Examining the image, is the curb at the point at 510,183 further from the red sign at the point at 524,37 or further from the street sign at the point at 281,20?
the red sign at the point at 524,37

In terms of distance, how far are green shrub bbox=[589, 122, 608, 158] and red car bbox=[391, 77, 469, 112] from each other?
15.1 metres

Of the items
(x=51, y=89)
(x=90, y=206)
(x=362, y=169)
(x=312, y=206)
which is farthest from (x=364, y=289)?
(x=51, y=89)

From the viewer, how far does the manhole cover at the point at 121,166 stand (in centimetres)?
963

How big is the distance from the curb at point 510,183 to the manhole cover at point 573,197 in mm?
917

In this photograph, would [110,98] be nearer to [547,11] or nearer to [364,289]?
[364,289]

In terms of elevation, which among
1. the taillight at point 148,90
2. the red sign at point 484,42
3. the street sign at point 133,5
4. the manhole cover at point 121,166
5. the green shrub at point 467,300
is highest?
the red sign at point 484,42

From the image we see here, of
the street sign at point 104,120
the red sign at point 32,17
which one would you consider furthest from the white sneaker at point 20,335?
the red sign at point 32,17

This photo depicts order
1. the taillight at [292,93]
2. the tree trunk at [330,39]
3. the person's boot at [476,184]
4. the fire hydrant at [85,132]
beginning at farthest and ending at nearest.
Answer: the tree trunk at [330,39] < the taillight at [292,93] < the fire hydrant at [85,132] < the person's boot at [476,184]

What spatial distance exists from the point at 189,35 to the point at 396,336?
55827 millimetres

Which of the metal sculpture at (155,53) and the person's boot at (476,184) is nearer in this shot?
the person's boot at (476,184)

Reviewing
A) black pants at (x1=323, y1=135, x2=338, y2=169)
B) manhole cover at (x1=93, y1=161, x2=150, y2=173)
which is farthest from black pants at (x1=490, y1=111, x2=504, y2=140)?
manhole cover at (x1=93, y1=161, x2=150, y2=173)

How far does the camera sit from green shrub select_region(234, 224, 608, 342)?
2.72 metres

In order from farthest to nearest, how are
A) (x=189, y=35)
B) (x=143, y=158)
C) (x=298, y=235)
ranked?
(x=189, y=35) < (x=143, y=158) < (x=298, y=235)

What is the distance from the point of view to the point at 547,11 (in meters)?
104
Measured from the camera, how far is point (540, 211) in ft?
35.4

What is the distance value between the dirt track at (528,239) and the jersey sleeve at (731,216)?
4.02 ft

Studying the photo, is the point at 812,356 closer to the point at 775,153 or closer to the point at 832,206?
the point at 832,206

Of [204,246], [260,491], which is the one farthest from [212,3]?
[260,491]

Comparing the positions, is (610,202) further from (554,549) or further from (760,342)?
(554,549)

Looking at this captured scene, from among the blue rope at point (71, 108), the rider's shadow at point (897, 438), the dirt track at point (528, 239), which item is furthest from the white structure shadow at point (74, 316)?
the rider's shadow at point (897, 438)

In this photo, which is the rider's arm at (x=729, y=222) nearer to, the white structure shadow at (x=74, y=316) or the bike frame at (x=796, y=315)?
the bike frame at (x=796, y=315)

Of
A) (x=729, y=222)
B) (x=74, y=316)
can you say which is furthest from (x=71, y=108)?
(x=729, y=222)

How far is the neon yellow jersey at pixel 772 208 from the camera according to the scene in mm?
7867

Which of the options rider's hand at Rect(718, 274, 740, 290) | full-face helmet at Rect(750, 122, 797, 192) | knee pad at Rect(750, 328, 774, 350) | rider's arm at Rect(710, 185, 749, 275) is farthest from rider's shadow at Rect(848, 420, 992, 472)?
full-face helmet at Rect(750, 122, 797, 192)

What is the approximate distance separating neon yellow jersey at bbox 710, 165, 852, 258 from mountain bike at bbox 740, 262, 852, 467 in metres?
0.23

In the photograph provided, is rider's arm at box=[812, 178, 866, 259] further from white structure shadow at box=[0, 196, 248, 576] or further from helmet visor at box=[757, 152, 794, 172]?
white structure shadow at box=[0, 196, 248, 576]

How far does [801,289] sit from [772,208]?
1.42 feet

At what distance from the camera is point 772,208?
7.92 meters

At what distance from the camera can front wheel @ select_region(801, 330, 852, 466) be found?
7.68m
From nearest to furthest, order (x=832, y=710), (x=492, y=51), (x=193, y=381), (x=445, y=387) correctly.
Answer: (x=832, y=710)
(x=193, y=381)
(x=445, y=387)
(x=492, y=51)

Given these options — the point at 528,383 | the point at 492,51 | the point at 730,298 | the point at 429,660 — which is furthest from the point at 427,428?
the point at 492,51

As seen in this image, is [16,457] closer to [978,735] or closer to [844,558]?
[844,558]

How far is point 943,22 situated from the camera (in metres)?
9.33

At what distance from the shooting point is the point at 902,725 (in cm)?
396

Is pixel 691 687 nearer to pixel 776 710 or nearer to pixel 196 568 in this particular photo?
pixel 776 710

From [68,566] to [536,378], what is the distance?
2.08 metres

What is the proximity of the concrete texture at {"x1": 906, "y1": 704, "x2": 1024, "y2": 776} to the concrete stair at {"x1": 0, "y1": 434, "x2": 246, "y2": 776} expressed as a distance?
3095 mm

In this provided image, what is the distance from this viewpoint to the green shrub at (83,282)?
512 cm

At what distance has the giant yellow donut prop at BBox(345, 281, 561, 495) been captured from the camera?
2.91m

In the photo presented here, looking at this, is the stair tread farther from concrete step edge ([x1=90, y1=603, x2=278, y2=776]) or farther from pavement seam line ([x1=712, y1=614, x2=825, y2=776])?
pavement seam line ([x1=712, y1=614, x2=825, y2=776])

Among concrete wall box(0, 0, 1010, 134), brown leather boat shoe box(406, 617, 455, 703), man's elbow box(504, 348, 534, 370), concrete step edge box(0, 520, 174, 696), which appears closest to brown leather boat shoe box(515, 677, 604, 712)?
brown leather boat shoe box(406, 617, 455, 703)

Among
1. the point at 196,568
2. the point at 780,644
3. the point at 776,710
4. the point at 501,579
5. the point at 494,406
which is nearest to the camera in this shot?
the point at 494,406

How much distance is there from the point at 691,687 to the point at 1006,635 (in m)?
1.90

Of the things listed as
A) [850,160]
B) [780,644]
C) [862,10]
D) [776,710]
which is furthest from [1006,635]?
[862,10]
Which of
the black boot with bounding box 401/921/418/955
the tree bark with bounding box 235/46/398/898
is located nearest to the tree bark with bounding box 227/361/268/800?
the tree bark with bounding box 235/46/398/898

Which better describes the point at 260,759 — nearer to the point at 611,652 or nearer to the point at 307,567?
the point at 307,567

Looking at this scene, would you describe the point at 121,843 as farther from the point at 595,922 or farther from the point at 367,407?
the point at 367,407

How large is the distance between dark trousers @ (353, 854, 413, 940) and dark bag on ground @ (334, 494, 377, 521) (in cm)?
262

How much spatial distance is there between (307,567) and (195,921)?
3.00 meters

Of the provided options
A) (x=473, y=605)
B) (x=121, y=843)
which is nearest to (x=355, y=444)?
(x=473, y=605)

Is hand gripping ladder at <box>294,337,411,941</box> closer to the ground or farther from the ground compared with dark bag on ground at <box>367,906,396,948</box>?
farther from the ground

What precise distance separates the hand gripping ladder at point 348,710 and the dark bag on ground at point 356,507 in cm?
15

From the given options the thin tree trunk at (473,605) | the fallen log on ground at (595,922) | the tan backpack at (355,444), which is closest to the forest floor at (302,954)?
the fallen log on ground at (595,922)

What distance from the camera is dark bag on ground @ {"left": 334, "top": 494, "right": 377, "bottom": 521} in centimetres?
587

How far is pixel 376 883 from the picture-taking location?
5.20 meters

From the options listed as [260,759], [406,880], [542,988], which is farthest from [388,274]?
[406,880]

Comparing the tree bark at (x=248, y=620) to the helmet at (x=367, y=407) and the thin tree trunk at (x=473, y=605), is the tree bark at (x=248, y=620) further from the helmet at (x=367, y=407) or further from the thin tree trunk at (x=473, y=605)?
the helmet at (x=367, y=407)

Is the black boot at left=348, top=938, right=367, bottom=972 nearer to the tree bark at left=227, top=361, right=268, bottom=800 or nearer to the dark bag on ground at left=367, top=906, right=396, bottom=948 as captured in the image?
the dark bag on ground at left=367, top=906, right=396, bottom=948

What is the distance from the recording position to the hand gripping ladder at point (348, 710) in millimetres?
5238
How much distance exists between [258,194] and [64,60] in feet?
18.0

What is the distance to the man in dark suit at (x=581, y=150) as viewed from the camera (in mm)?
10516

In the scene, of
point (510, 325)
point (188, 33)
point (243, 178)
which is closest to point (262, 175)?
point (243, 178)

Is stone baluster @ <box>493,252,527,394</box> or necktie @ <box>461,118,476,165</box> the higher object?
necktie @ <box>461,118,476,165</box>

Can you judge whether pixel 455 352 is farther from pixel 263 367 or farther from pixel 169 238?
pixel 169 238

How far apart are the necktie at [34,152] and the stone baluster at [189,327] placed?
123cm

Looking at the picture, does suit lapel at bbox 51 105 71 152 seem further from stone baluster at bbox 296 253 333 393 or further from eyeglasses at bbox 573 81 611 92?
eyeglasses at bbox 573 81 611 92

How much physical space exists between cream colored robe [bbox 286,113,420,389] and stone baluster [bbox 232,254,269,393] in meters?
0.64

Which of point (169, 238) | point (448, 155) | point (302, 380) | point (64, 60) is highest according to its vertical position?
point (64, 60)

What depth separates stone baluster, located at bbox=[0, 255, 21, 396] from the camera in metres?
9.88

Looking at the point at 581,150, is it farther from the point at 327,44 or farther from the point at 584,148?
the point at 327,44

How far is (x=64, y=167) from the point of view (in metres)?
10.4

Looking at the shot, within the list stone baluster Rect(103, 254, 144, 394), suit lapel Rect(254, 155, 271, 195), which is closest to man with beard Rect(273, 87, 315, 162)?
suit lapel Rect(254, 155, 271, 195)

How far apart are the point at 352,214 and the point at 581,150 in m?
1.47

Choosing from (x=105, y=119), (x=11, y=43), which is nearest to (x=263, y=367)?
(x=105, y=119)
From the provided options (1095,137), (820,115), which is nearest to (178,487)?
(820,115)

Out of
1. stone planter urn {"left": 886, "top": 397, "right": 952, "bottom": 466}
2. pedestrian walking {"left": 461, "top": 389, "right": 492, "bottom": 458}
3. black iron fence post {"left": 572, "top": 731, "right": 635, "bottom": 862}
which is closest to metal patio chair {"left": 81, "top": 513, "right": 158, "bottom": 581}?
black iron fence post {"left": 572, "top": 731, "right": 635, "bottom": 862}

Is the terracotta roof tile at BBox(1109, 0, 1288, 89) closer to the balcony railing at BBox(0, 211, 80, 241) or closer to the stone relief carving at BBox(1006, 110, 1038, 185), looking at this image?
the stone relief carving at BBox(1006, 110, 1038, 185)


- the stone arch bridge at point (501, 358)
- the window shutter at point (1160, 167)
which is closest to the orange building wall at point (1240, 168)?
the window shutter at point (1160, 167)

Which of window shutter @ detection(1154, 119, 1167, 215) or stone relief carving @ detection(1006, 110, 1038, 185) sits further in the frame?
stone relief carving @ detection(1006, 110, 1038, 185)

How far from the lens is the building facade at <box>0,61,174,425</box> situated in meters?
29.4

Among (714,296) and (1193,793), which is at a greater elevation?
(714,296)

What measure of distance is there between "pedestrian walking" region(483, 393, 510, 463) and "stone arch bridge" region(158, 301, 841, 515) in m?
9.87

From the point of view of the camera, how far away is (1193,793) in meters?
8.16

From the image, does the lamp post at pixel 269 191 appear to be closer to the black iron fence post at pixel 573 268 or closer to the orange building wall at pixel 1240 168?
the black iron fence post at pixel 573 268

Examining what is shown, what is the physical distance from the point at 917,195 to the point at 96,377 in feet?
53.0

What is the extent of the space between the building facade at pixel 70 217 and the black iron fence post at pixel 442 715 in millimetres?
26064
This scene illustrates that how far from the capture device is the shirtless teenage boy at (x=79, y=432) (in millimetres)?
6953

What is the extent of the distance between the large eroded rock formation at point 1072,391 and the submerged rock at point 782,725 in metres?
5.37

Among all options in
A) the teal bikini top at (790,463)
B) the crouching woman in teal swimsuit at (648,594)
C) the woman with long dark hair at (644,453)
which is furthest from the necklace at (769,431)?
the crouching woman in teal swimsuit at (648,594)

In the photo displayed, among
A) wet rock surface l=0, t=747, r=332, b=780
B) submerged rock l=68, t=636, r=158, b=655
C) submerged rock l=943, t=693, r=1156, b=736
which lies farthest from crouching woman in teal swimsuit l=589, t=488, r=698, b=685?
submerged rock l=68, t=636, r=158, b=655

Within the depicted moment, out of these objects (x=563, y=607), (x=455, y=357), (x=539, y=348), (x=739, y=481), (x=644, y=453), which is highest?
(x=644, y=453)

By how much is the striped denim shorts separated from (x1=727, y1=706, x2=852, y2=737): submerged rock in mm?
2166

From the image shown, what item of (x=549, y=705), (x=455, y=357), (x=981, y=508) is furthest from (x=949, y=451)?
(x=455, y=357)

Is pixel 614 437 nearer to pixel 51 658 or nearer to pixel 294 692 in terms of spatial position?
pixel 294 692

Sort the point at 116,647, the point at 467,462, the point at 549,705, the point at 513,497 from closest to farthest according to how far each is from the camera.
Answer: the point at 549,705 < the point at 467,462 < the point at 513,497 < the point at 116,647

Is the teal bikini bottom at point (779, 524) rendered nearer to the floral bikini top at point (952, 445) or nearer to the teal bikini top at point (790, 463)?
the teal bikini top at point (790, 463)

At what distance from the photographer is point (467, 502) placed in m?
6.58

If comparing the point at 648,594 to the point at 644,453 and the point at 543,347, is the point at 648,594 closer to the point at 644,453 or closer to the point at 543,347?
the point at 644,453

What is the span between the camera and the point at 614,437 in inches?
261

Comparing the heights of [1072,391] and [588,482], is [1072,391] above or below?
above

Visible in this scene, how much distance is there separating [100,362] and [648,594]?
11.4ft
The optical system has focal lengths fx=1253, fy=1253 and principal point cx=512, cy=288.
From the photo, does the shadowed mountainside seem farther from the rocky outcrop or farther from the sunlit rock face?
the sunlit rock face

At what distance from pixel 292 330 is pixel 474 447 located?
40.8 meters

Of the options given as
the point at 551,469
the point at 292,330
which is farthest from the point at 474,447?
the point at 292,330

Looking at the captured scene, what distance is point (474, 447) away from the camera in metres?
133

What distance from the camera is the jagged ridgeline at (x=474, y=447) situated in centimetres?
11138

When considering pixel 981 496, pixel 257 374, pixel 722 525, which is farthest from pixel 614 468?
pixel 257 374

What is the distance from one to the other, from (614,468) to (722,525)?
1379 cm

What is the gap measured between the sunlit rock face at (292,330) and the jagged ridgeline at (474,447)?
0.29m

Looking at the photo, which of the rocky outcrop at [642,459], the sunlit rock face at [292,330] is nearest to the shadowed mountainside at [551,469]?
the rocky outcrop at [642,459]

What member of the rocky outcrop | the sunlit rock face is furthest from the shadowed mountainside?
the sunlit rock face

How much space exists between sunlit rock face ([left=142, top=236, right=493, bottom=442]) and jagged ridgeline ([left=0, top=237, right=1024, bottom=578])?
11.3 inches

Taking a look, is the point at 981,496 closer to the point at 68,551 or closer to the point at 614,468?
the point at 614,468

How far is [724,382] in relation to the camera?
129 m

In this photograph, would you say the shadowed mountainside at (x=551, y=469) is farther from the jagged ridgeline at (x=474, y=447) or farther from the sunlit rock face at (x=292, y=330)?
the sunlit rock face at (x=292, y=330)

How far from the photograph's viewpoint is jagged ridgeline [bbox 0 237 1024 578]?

————

**Brief**: Reproduce, exactly and with nothing added, the lines from the one that includes "What member of" through the last line of the material.

**Finished answer**:
What member of the rocky outcrop | the sunlit rock face is furthest from the shadowed mountainside?
the sunlit rock face

How much space exists between sunlit rock face ([left=142, top=236, right=493, bottom=442]) and jagged ridgeline ([left=0, top=237, right=1024, bottom=578])?
11.3 inches

Taking a look, is the point at 981,496 closer to the point at 68,551 or closer to the point at 614,468?
the point at 614,468

How far is [724,382] in relation to the camera?
129 m

In this photograph, would you say the shadowed mountainside at (x=551, y=469) is farther from the jagged ridgeline at (x=474, y=447) or farther from the sunlit rock face at (x=292, y=330)?
the sunlit rock face at (x=292, y=330)

How far from the photograph's viewpoint is jagged ridgeline [bbox 0 237 1024 578]?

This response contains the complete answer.